Sunday, March 29, 2009

090329-FN5/ProvingPremises


Most war crimes trials have involved the device of judicial notice which entails the court considering a fact to be proved. Notice is usually reserved for such mundane things as facts in the Almanac, the boiling temperature of water, and the location of streets and so on. It can also be taken of scientific or scholarly facts "not reasonably in dispute" (e.g. the earth is a sphere). Once a fact is “noticed” it cannot be disputed.

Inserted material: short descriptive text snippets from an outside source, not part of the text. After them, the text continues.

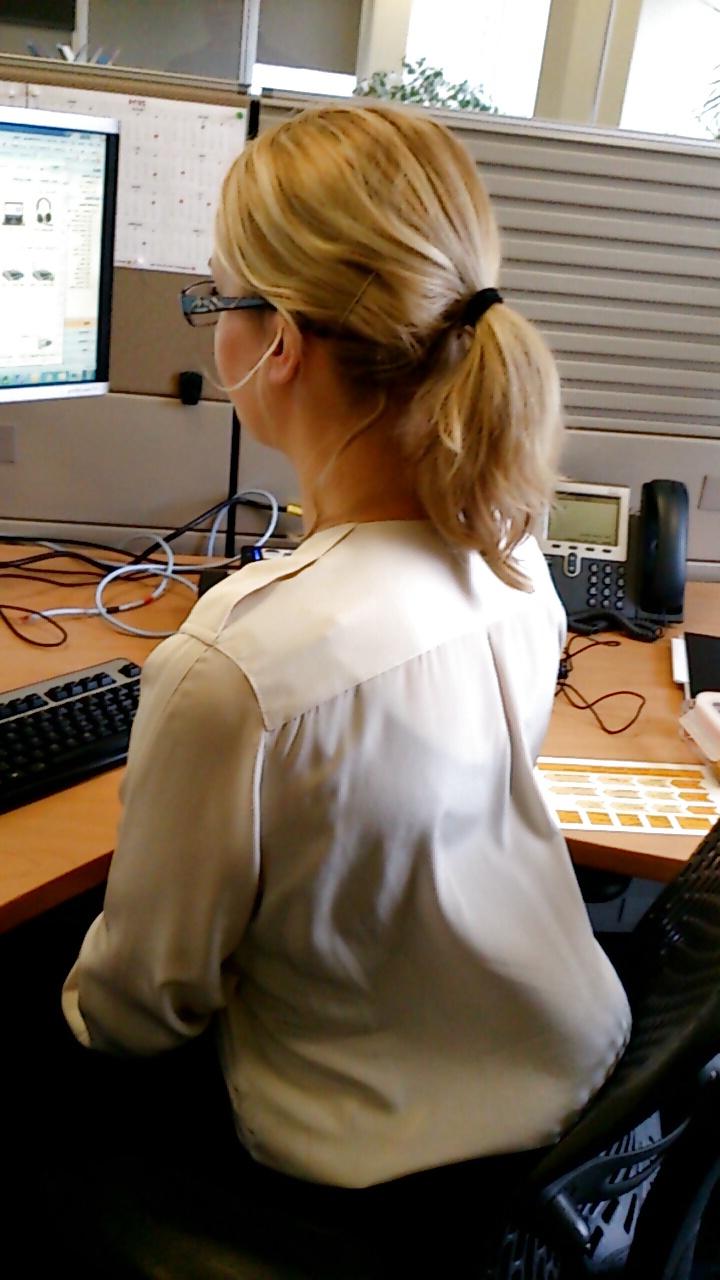 25P Office voyeur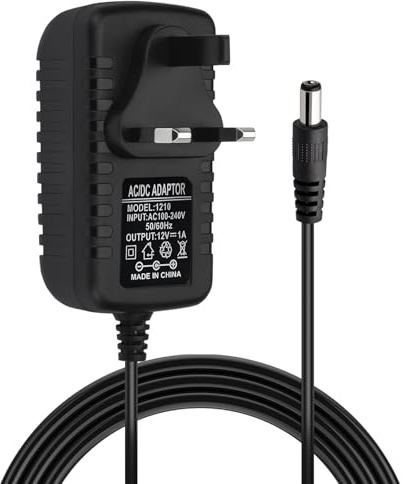 12V 1A Power Supply Adapter, AC/DC Adapter 100-240V 50/60Hz to DC12V 1A 12W UK Converter Adapter for CCTV Cameras Routers Hubs LED Strips Yamaha Keyboards Home Appliances 5.5x2.5mm & 5.5x2.1mm DC Plug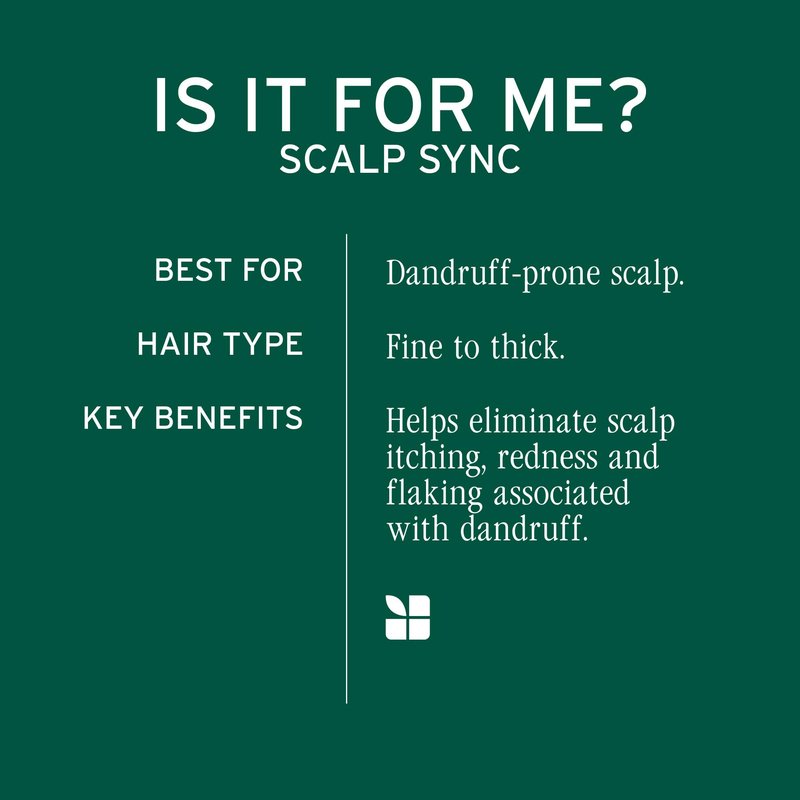 Biolage Scalp Sync Anti-Dandruff Shampoo - Controls Dandruff & Deeply Cleanses, With Zinc Pyrithione, Vegan & Cruelty-Free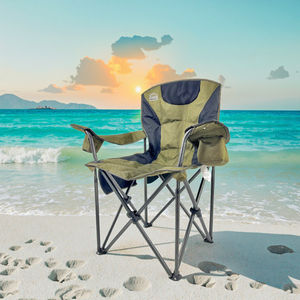 Chaise de camping portable personnalisée Tepu, sac de rangement bilatéral, cadre en acier pliable, légère, style pêche, sillas de playa - Product Image 3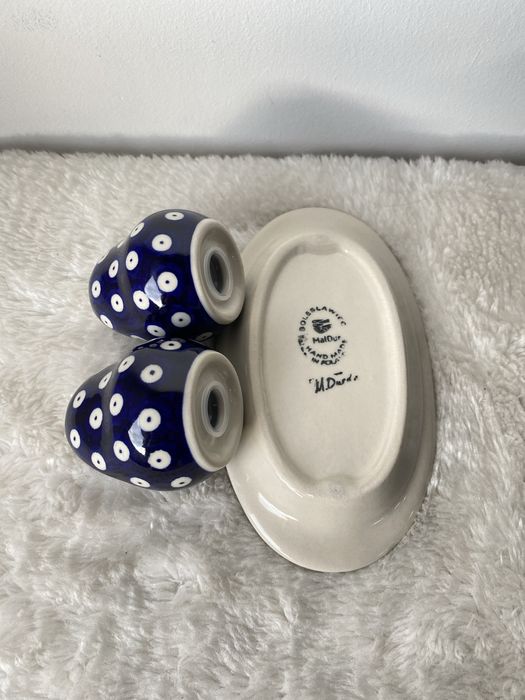 Zestaw solniczka i pieprzniczka Ceramika Bolesławiec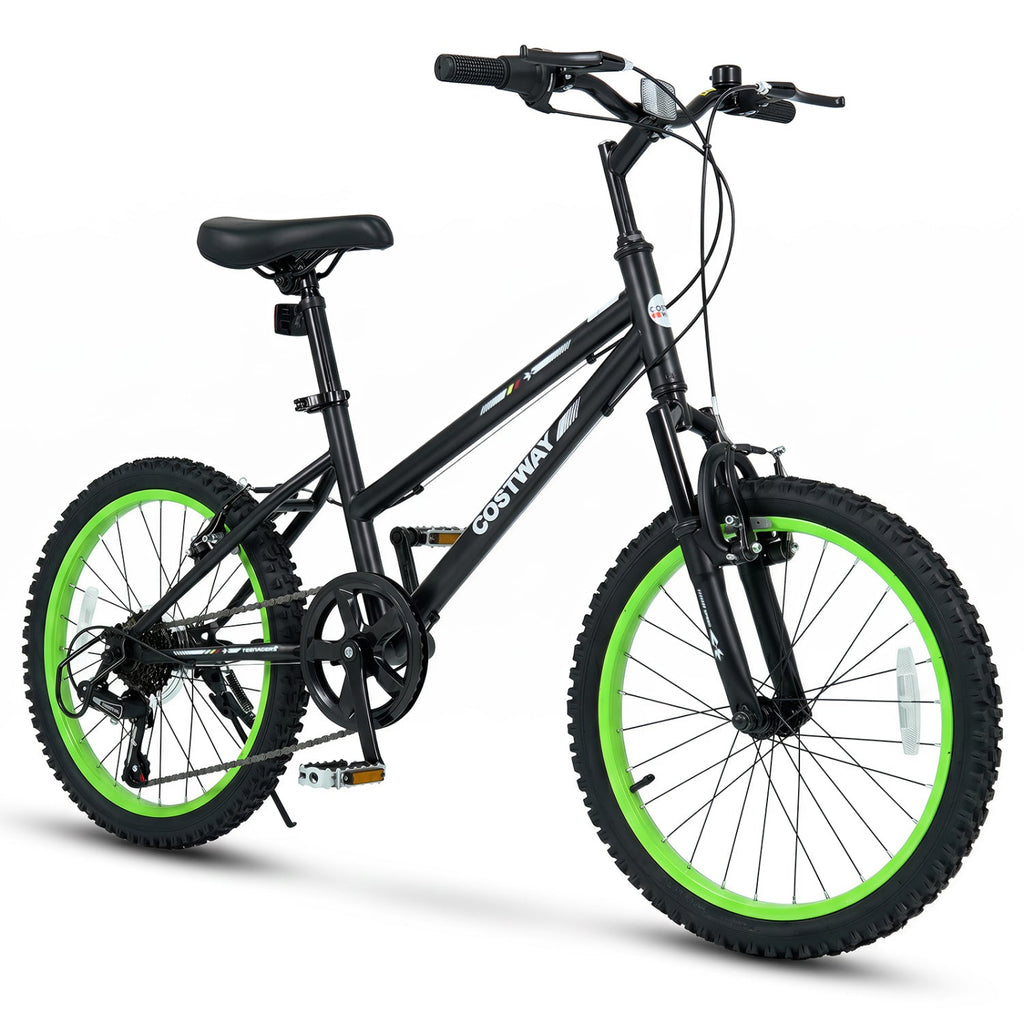 20-Inch Kids 7-Speed Mountain Bike – White or Black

In many war crimes trials the “fact” of Nazi genocide either in general or at a particular place is judicially noticed or considered res judicata (i.e., already proved in another case involving the same or similarl issues). Otherwise every war crimes trial would invovle a repeat of the Nuremberg Trials.

The difficulty with the Demjanjuk case stems from the theory of guilt. In the war crimes trials I have read summaries of, the fact that Nazi genocide took place at Camp X is noticed and the prosecution goes on to prove that, at Camp X, the defendant did 1, 2, 3, homicidal acts. That is a different theory than saying Demjanjuk did 29,000 homicidal acts because everyone at Sobibor was ordered to participate in the Holocaust. If the “Sobibor Premise” is judicially noticed, that becomes the equivalent of judically noticing “guilt” and there’s nothing left to try.

It seems to me that at least one strategy that should be available to Demjanjuk should he chose to pursue it would be to contest the “all-did-everything” assertion and this would entail at least to some extent a relitigation of what was done at Sobibor after all.

It is noted here, that Demjanjuk's defense has consistently been that he is not the person on the Trawniki Certificate regardless of what may or may not have happened at Sobibor.